Wen we flip the numbers of the numpy array:

a = numpy.random.rand(84,48)

The output we get is 504.
Why is that?

I was expecting for the byte number to be the same, since the numpy arrays are the same size.

Asked By: pgilfc

||

Answers:

When you call tobytes() on the boolean array*, the data is likely encoded per row. In your second example, there are 48 booleans in each row of img. So each row can be represented with 6 bytes (48 bits). 6 bytes * 84 rows = 504 bytes in img. However, in your first example, there are 84 pixels per row, which is not divisible by 8. In this case, the encoder represents each row with 11 bytes (88 bits). There are 4 extra bits of padding per row.

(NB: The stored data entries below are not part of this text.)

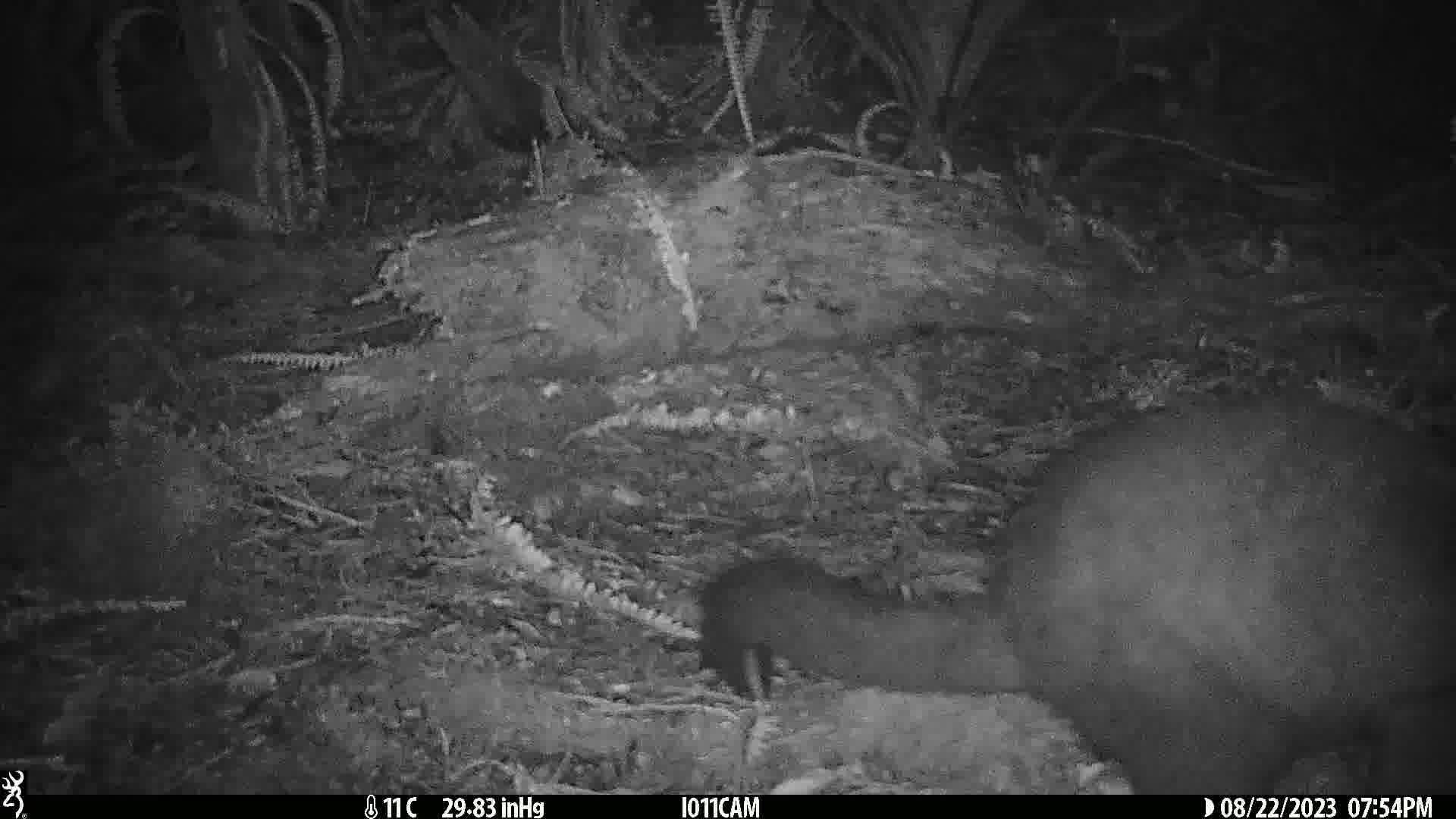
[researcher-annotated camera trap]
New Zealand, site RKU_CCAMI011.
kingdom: Animalia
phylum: Chordata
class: Mammalia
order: Diprotodontia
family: Phalangeridae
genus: Trichosurus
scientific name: Trichosurus vulpecula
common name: common brushtail possum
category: possum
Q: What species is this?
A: Possum (common brushtail possum) (Trichosurus vulpecula).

So now the total size is 11 bytes * 48 rows = 528 bytes.

If you test a bunch of random input shapes for a 2d boolean array to encode, you will find that when the number of elements per row is divisible by 8, the number of total bytes in the encoding is equal to the width * height / 8. However, when the row length is not divisible by 8, the encoding will contain more bytes because it has to pad each row with between 1 and 7 bits.

In summary – ideally, we would want to store eight boolean values per byte, but this is complicated by the fact that the row length isn’t always divisible by 8, and the encoder serializes the array by row.

Edit for clarification: *the PIL.Image object in mode "1" (binary or "bilevel" image) effectively represents a boolean array. In mode 1, the original image (in this case, the numpy array a) is thresholded to convert it to a binary image.

Answered By: Noah